New AI model can evaluate invasive breast cancer outcomes
Combining cancerous and non-cancerous cell patterns, the AI model evaluates breast cancer outcomes better than expert pathologists.
Researchers from Northwestern Medicine have developed a new Artificial intelligence (AI) tool to spare breast cancer patients’ unnecessary chemotherapy treatments by using a more accurate method of predicting their outcomes, which was better than evaluations made by expert pathologists. This is the first study to use AI for comprehensive evaluation of both the cancerous and non-cancerous elements of invasive breast cancer.
The AI tool was able to identify breast cancer patients who are currently classified as high or intermediate risk but who become long-term survivors.
About one in eight US women will receive a breast cancer diagnosis in their lifetime. During diagnosis, a pathologist studies the cancerous tissue to establish how abnormal the tissue appears. This process, called grading, concentrates on cancer cells’ appearance, and has stayed mostly unchanged for decades. The grade is used to determine what treatment the patient will receive.
Many studies of breast cancer biology have demonstrated that the non-cancerous cells, including cells from the immune system and cells that provide form and structure for the tissue, are significant for sustaining or inhibiting cancer growth.
“Our study demonstrates the importance of non-cancer components in determining a patient’s outcome”
Corresponding author Dr Lee Cooper, Associate Professor of Pathology at Northwestern University Feinberg School of Medicine, said: “Our study demonstrates the importance of non-cancer components in determining a patient’s outcome… The importance of these elements was known from biological studies, but this knowledge has not been effectively translated to clinical use.”

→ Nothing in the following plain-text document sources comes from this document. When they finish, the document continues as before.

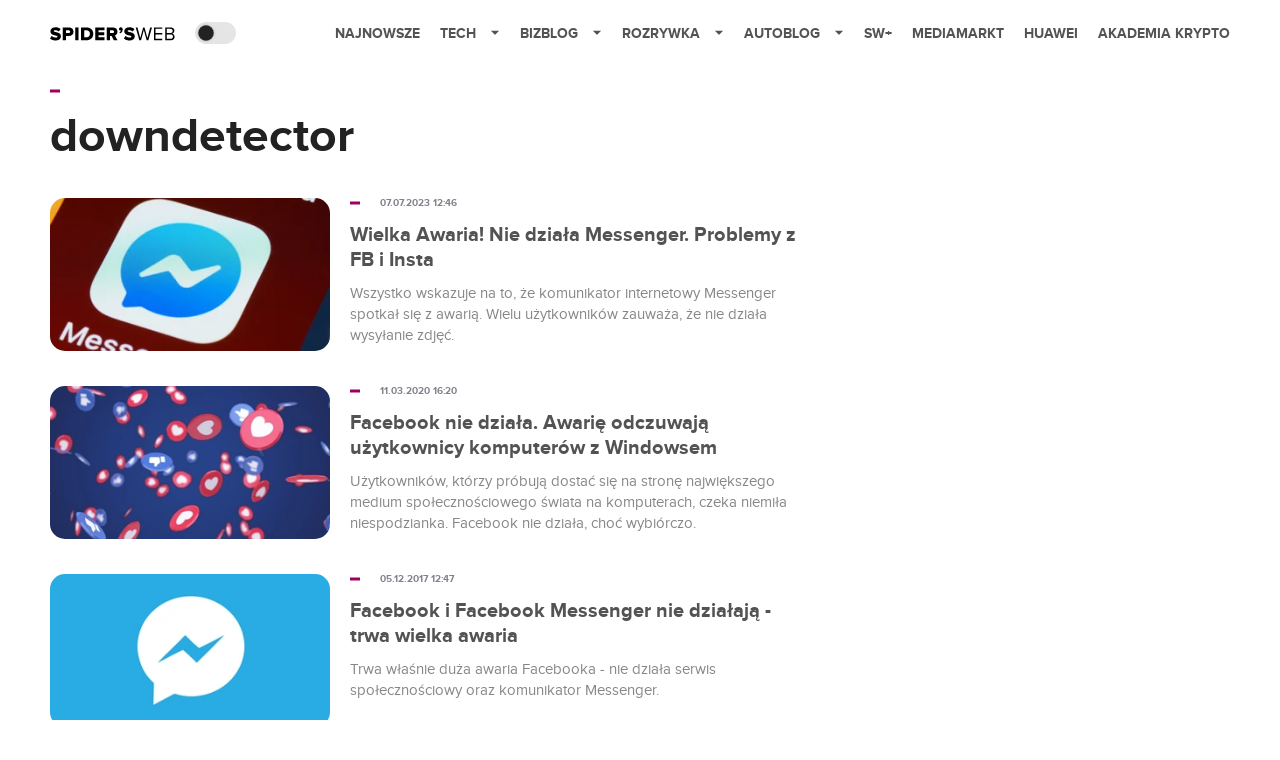

--- FILE ---
content_type: application/javascript; charset=utf-8
request_url: https://fundingchoicesmessages.google.com/f/AGSKWxUJwPwdcydulQqlq5mMaq6p-M38W0zxcuWY8ndJZrUcWD00N_1xFhIzLyeRnkTYOc66QElGZNaWwpVpnS0RhR3Sa39_o2uPG_CiEFcUjJaq3ExLuPd5aA-U-53v2eJ6wGjtG9qXKW3LDJkCdR1ySfLSsDFgRLxdjQtIgAzRJ1KEFRbbaYSGYvSL8g==/_/banner_OAS.js/adGpt.?adTagUrl=/RivistaOpenX..com/adx_
body_size: -1286
content:
window['048903d3-286d-4a1a-b560-4bf9720cba56'] = true;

The AI model evaluates breast cancer tissue from digital images that measures the appearance of cancerous cells, non-cancerous cells, and interactions between them.
“These patterns are challenging for a pathologist to evaluate as they can be difficult for the human eye to categorise reliably,” said Cooper, also a member of the Robert H. Lurie Comprehensive Cancer Center of Northwestern University. “The AI model measures these patterns and presents information to the pathologist in a way that makes the AI decision-making process clear to the pathologist.”

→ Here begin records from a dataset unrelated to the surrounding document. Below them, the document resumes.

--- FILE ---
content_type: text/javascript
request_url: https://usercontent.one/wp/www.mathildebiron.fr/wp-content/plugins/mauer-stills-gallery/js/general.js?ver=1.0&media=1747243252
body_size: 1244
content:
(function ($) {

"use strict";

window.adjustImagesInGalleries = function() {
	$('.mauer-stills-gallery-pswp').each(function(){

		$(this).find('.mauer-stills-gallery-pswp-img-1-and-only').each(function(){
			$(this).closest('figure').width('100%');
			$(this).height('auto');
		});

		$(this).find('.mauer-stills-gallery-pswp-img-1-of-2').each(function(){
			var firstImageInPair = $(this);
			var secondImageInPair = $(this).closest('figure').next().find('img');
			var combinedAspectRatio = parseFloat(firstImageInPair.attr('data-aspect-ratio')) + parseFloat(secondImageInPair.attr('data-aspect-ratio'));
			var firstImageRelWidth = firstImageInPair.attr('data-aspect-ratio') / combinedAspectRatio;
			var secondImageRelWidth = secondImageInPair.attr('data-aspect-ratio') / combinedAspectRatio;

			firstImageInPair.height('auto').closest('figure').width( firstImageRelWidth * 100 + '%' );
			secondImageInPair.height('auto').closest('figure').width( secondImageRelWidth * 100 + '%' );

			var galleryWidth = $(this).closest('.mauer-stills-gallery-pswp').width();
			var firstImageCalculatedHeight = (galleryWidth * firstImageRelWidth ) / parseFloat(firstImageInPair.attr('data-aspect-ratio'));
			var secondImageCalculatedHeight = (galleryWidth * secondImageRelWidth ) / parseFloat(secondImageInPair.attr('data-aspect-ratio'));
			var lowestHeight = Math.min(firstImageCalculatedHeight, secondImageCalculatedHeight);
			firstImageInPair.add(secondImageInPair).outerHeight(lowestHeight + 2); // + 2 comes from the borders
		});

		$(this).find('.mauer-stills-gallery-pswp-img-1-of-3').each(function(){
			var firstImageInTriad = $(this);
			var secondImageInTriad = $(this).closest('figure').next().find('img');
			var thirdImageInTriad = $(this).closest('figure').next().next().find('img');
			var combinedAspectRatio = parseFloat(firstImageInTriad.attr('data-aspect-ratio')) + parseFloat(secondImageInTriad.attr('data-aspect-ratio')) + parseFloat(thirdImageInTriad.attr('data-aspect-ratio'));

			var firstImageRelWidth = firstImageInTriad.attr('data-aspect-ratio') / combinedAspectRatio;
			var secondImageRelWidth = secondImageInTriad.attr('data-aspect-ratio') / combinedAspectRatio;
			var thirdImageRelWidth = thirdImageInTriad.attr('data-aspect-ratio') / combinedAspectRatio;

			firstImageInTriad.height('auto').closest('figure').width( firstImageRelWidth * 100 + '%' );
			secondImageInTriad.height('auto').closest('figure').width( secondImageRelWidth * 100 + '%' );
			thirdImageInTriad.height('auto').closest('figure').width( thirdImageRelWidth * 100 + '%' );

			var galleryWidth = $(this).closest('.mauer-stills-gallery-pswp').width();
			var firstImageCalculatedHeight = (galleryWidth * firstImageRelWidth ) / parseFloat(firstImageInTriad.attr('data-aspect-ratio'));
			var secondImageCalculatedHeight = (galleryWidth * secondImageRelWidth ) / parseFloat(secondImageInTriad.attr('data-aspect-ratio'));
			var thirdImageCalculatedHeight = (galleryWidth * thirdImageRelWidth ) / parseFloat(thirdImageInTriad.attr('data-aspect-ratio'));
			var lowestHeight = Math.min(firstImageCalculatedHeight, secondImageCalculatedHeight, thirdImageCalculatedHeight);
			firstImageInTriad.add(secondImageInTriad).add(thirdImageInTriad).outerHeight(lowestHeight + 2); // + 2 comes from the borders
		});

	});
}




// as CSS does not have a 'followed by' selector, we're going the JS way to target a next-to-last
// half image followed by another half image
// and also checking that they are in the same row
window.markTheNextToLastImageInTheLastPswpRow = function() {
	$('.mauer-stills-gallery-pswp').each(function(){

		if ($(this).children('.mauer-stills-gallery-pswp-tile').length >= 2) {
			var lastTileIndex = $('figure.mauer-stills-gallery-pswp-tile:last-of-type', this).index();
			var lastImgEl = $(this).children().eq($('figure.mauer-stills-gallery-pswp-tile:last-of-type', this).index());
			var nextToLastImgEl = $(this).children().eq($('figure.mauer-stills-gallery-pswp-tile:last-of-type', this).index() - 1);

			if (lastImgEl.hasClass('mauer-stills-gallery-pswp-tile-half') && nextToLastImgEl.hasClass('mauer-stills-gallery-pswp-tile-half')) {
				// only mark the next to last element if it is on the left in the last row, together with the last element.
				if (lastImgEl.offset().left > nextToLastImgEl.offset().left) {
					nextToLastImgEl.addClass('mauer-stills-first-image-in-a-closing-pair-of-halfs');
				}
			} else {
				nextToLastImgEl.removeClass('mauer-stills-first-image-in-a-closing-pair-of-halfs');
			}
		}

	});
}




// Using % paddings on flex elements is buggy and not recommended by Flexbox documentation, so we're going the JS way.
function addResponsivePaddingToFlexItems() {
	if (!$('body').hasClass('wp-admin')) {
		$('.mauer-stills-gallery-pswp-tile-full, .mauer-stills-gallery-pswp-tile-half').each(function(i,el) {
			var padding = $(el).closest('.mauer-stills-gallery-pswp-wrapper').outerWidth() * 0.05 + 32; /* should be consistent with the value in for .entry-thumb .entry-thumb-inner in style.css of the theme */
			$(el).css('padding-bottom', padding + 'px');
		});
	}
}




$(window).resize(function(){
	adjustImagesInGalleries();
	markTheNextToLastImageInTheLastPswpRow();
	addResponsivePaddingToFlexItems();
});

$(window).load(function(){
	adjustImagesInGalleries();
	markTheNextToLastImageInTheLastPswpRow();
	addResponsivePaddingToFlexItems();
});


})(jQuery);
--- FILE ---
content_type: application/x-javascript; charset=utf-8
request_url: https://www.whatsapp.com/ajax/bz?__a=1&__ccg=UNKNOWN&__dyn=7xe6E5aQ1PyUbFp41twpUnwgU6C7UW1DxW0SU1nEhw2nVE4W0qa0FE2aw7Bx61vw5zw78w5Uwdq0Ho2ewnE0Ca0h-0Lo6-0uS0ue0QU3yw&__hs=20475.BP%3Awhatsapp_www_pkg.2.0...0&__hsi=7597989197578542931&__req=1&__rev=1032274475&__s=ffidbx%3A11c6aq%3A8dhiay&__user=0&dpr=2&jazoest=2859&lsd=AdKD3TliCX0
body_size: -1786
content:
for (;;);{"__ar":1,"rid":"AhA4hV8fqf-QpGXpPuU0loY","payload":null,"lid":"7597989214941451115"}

The AI model analyses 26 different properties of a patient’s breast tissue to create an overall prognostic score, and generates individual scores for the cancer, immune and stromal cells to explain the overall score to the pathologist. A good prognosis score could be because of properties of the patients’ immune cells, but for others it may be due to properties of their cancer cells. Individualised treatment plans could be formed using this information.
Also, this model could assess therapeutic response, allowing treatment to be escalated or de-escalated depending on how the microscopic appearance of the tissue changes over time. This could be useful to reduce the duration or intensity of chemotherapy, as chemotherapy is linked to unpleasant and harmful side effects like nausea, or more rarely, heart damage.
“We also hope that this model could reduce disparities for patients who are diagnosed in community settings,”
“We also hope that this model could reduce disparities for patients who are diagnosed in community settings,” Cooper stated. “These patients may not have access to a pathologist who specialises in breast cancer, and our AI model could help a generalist pathologist when evaluating breast cancers.”
Training the model
While Northwestern developed the AI software, researchers at the American Cancer Society (ACS) and National Cancer Institute offered expertise of breast cancer epidemiology. The ACS made a unique dataset of breast cancer patients through their Cancer Prevention Studies, which represents patients from over 423 US counties, many who received a diagnosis or care at community medical centres. Most studies only use data from large academic medical centres.
The scientists needed hundreds of thousands of human-generated annotations of cells and tissue structures within digital images of patient tissues to train the AI model. Therefore, they made an international network of medical students and pathologists across several continents, who provided this data through a website over the course of several years to enable the AI model to reliably interpret images of breast cancer tissue.
The scientists are now required to validate the model for clinical use, which coincides with the transition to using digital images for diagnosis at Northwestern Medicine, which will occur over the following three years. They are also working towards developing models for specific types of breast cancer, like HER2-positive. Invasive breast cancer has several varying categories, and the tissue patterns could differ across these categories.
The study was published in Nature Medicine.